**Task brief**
Print all entries below exactly, without images.

Web page caption snippets:
============

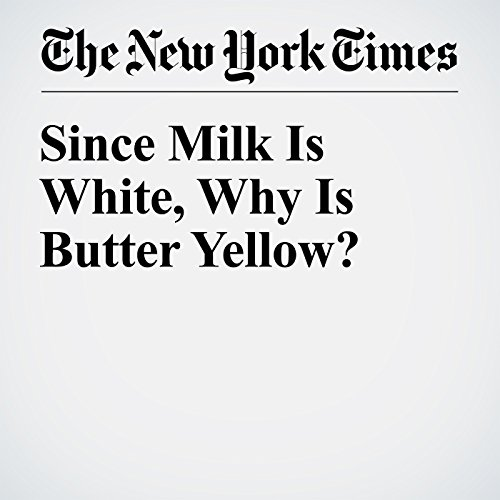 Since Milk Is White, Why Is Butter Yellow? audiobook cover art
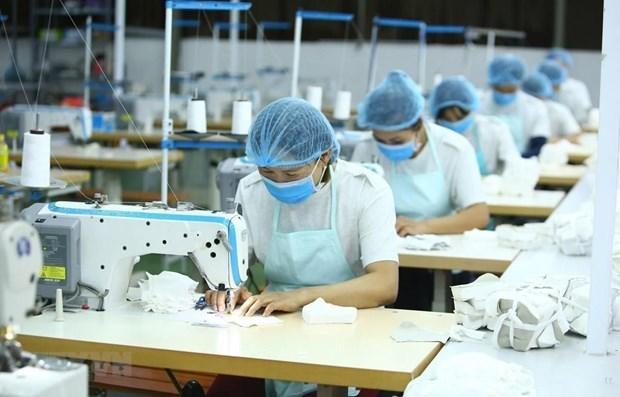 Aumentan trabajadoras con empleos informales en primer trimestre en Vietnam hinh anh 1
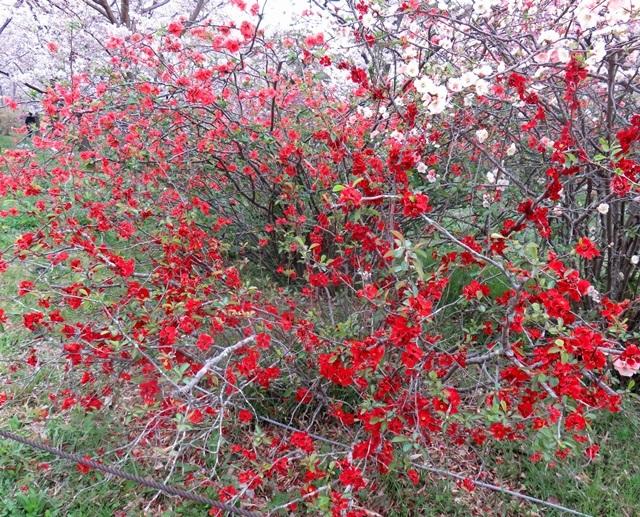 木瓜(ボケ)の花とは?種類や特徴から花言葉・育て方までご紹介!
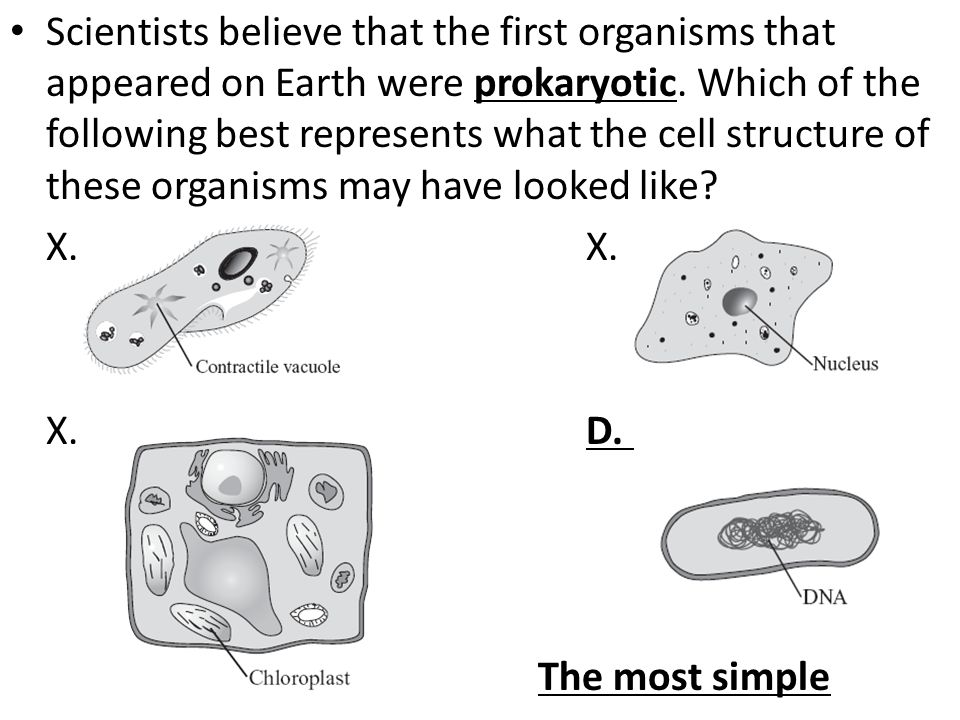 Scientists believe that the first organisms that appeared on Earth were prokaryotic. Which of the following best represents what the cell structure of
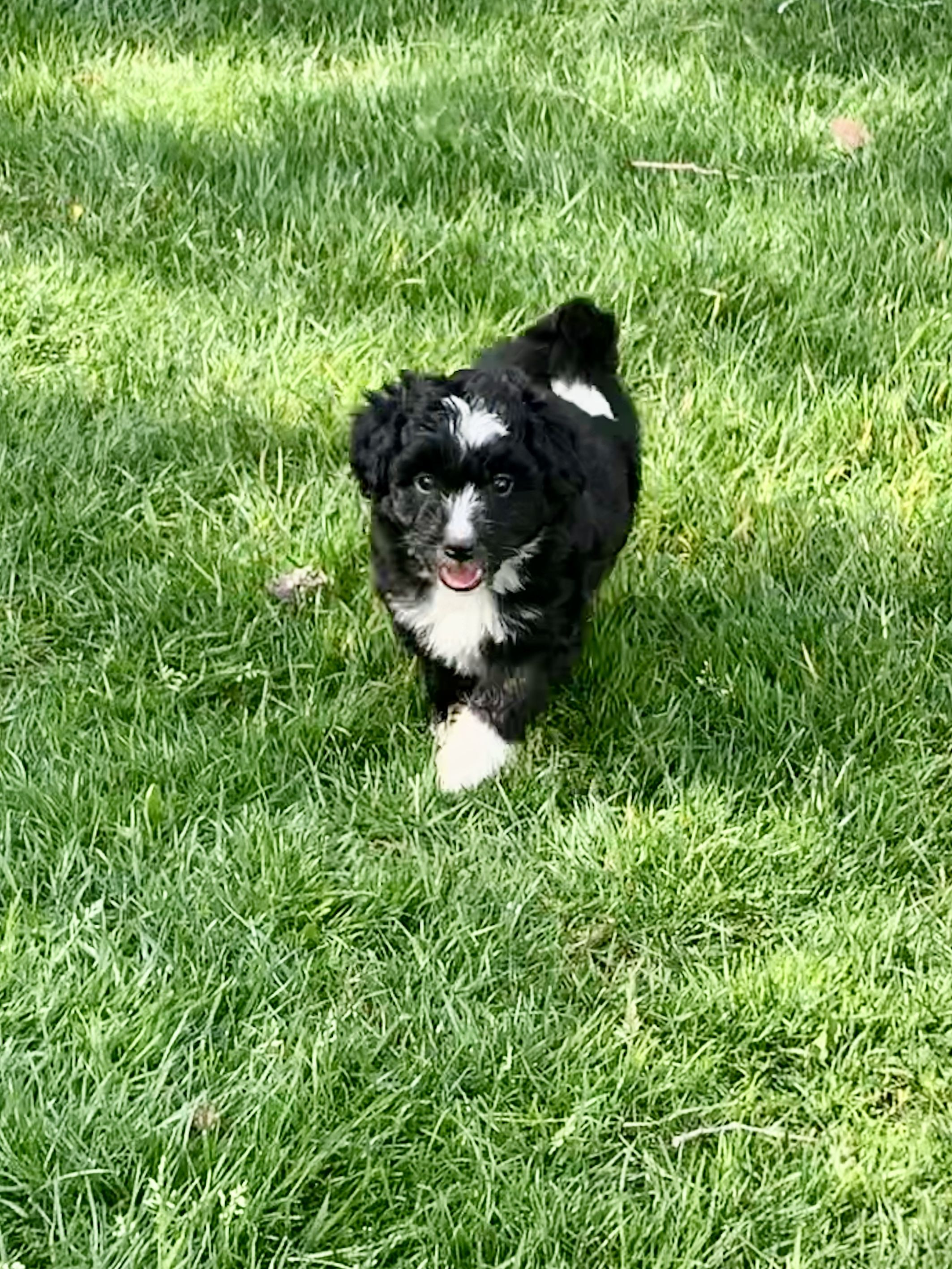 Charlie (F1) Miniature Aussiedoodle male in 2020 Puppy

============

**Answer section**
 Since Milk Is White, Why Is Butter Yellow? audiobook cover art
 Aumentan trabajadoras con empleos informales en primer trimestre en Vietnam hinh anh 1
 木瓜(ボケ)の花とは?種類や特徴から花言葉・育て方までご紹介!
 Scientists believe that the first organisms that appeared on Earth were prokaryotic. Which of the following best represents what the cell structure of
 Charlie (F1) Miniature Aussiedoodle male in 2020 Puppy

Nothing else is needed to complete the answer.